I have a datetime partitioned table in BigQuery with a schema like:
timestamp TIMESTAMP REQUIRED customer_id STRING REQUIRED plant_id STRING REQUIRED inverters RECORD REPEATED inverters. id STRING REQUIRED ...
So, if I do a SELECT * FROMmy_table`, it will generate a JSON with a structure like:
[
{
"timestamp": "2019-10-20 20:00:00 UTC",
"customer_id": "5d3f1aee5f70740d54c416e1",
"plant_id": "5d658cb25f70747626153e83",
"inverters": [
{
"id": "5d77e3225f70746ec02bd8e7",
...
},
...
]
},
...
]
And that format works well in most of my use cases, except for one.
So, if I wanted the id’s of all the inverters i would do
SELECT DISTINCT id FROM `my_table` CROSS JOIN UNNEST(inverters)

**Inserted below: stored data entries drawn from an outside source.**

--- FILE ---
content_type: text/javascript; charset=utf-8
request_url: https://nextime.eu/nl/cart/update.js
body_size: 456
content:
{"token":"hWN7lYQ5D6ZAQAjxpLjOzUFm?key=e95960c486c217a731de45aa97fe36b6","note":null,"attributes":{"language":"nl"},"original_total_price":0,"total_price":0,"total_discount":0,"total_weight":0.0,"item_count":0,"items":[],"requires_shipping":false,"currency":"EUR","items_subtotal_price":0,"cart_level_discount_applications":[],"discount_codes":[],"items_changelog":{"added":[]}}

But I also need the timestamps grouped by inverter, but if I do, let’s say, a nested query for getting the timestamps by id, like:
SELECT inverter, timestamp FROM ( SELECT DISTINCT id FROM `my_table` CROSS JOIN UNNEST(inverters) ) AS inverter, `my_table`
then the resulting json would be:
[
{
"inverter": {
"id": "5d791a505f70744c233b819d"
},
"timestamp": "2020-01-21 11:15:00 UTC"
},
{
"inverter": {
"id": "5d791a505f70744c233b819d"
},
"timestamp": "2020-01-21 00:20:00 UTC"
},
{
"inverter": {
"id": "5d791a505f70744c233b819d"
},
"timestamp": "2020-01-21 04:05:00 UTC"
},
...
]
Now, that was a long introduction.
The question is: Is there a way of querying the data so the result of the query looks something like the following?
[
{
"inverter": {
"id": "5d791a505f70744c233b819d",
"timestamp": [
"2020-01-21 11:15:00 UTC",
"2020-01-21 00:20:00 UTC",
"2020-01-21 04:05:00 UTC",
...
]
},
...
]
Advertisement
Answer
Is this what you want?
SELECT inverter.id, ARRAY_AGG(timestamp)
FROM `my_table` t CROSS JOIN
UNNEST(t.inverters) inverter
GROUP BY inverter.id;
You say that SELECT * returns JSON. I think this is a function of your API. When you use the BigQuery API, you don’t see JSON.